EXCERPT:
################
HUMAN-COMPUTER INTERACTION second edition Dix, Finlay, Abowd and Beale Chapter 15 Out of the glass box extract - pages 583-589

15.11 Information and data visualization

VR and 3D displays can be used to visualize scientific data and other complex information. Whether or not 3D representations are used, animation techniques, especially when under interactive user control, can give a sense of engagement with data, and encourage discovery and pattern formation.

15.11.1 Scientific and technical data

Three-dimensional representations of scientific and technical data can be classified by the number of dimensions in the virtual world that correspond to physical spatial dimensions, as opposed to those that correspond to more abstract parameters.

Perhaps the most engaging images are where all three dimensions have some physical validity. An example of this is the virtual wind tunnel [32]. In a physical wind tunnel an accurate model of an aircraft is constructed and then subjected to winds that, when appropriately scaled, correspond to realistic situations. The intention is to investigate patterns of air movement and pressure, for example to discover those places where turbulence forms. Of course, air is invisible, so small pieces of ribbon may be attached to the aircraft surface, small bubbles released into the chamber or polarized light used to expose the hidden airflows. In the virtual wind tunnel, air movements are calculated using the equations of fluid dynamics. An engineer can then see the simulated aircraft using VR goggles and can move around a (virtual) baton from which stream (virtual) bubbles (Figure 15.8). By moving the baton to different parts of the aircraft, areas of interest can be investigated.

Model making can be very expensive and time consuming, so the virtual wind tunnel can save money and increase the rate at which changes can be made and evaluated. However, there are also ways in which the virtual wind tunnel is more effective than a real wind tunnel. In the virtual wind tunnel, engineers can get as close as they like to the simulated aircraft in order to investigate particular details. In the real tunnel this would involve stepping inside the tunnel, which would disrupt the airflow, making any measurements valueless.

The next step away for 3D reality is when two of the dimensions represent a physical plane and the third is used to represent some data for each point. For example, a relief map can be drawn where the height at any point represents average annual rainfall (as opposed to the height of the terrain). In any such representation it is hard to choose a viewing point, as it is likely that tall structures in the foreground will hide important features in the background. This is probably why such representations are quite rare in static paper publications.

Finally we have the case where only one or none of the dimensions represents a spatial dimension. For example, most spreadsheet packages support a range of 3D graph options that allow you to regard two columns as x and y coordinates, while a third column is used as the height. In this case, none of the 2D or 3D patterns in the image corresponds to real-world features. However, we can use our ability to discern 3D features to help us understand and appreciate this more abstract data.

15.11.2 Structured information

Scientific data are typically numeric, so can easily be mapped onto a dimension in virtual space. In contrast, the datasets that arise in information systems typically have many discrete attributes and structures: hierarchies, networks and, most complex of all, free text. Examples of hierarchies include file trees and organization charts. Examples of networks include program flow charts and hypertext structures.
################
PROVIDED MATERIAL:
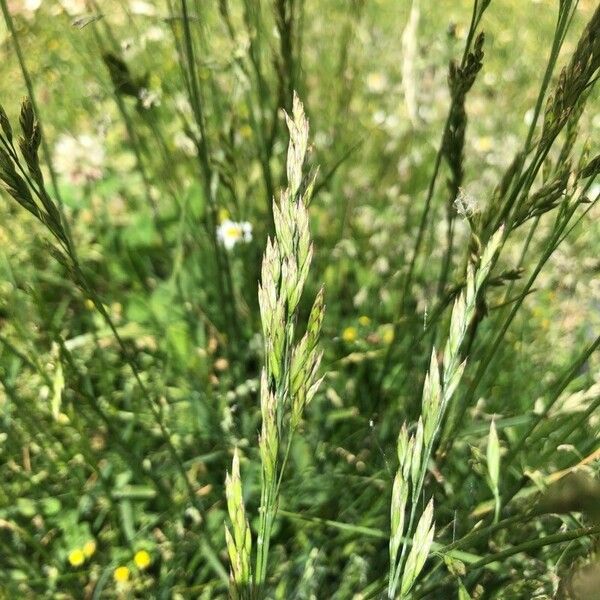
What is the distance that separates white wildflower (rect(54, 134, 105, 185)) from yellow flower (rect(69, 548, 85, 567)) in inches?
44.6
################
TASK LIST:
• a. Answer these questions from the excerpt on information and data visualization, one per line:
(i) How are air movements calculated in the virtual wind tunnel?
(ii) In the relief map example, what does the height at any point represent?
(iii) What two examples of networks are given?
• b. Using the excerpt on information and data visualization, explain why letting engineers get close to the aircraft makes the virtual wind tunnel more effective than a real one.
The data is not needed for this work.

ANSWERS PER TASK:
• a.
(i) Using the equations of fluid dynamics.
(ii) Average annual rainfall.
(iii) Program flow charts and hypertext structures.

• b. In the virtual wind tunnel, engineers can get as close as they like to the simulated aircraft to investigate particular details. In a real tunnel, this would mean stepping inside it. That would disrupt the airflow and make any measurements valueless.